The report also calls out the role of foreign companies, particularly from Japan and the United States, in driving the LNG expansion in Bangladesh. It reveals how foreign interests including some of the world’s biggest companies, such as US firm GE Vernova and Japan’s JERA, are doubling down on LNG expansion in Bangladesh, threatening untold harm to the climate and communities. These foreign interests, according to the authors, are putting profit over people’s health and the country’s future sustainability.
Livelihood of Millions
Bangladesh’s vulnerability to extreme weather events, such as the increasingly frequent heatwaves, makes the country’s energy needs more pressing. As temperatures rise and demand for power surges, the LNG projects would only further strain the country’s resources, driving up energy costs for consumers already facing high electricity bills.
The report concludes with a call to action for policymakers to shift focus towards clean, renewable energy solutions, which offer a more sustainable, affordable, and climate-resilient future for Bangladesh.

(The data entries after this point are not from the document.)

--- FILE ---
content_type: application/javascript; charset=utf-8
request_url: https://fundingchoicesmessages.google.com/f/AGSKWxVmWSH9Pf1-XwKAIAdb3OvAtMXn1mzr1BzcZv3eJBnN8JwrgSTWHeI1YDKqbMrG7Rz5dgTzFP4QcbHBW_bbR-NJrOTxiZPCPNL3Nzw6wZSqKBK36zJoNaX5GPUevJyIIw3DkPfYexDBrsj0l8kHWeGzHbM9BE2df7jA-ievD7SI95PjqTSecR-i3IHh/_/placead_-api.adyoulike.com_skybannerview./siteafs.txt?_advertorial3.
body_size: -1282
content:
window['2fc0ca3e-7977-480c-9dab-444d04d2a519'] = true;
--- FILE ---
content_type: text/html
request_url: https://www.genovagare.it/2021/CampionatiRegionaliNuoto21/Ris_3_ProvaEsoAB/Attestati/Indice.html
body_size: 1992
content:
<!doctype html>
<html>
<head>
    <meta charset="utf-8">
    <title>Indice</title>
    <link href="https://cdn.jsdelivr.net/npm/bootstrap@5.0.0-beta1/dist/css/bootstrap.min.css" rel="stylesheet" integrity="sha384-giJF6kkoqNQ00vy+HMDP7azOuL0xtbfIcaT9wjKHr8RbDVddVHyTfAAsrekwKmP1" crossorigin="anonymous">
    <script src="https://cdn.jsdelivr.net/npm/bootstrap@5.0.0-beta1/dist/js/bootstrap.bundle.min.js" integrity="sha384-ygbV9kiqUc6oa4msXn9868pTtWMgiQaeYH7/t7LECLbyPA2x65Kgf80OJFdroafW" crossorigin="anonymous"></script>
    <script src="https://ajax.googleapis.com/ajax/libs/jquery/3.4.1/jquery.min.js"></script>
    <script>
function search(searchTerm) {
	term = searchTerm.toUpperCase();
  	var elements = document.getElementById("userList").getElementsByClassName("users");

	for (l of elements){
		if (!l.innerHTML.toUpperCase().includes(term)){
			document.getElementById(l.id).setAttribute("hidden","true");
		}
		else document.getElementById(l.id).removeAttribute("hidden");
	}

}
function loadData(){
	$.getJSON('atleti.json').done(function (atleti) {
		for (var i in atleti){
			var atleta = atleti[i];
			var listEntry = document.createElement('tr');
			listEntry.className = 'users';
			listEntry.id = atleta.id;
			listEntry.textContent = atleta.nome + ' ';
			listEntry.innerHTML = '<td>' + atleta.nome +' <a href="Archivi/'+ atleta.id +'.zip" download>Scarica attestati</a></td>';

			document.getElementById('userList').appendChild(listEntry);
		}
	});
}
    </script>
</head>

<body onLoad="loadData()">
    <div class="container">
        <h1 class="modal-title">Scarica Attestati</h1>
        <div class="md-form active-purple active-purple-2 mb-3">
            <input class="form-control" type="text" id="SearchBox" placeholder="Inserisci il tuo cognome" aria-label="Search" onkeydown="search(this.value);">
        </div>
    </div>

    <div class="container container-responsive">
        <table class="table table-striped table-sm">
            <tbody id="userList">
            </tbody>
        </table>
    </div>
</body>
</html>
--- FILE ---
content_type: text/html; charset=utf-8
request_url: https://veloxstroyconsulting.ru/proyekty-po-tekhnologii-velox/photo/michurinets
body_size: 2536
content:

Says Sharif Jamil, “These proposed LNG projects are not only economically unsound but also devastating for our precious ecosystems and environmental biodiversity that millions of people rely on for their livelihoods. Renewable energy like solar and wind is the way forward for a safe future for Bangladesh. While Japanese entities have investment in the power sector, formation of related national policy by JICA is a serious Conflict of Interest.”
The report conveys the message that the proposed LNG projects represent not only an economic burden but also a significant threat to Bangladesh’s environmental and social fabric.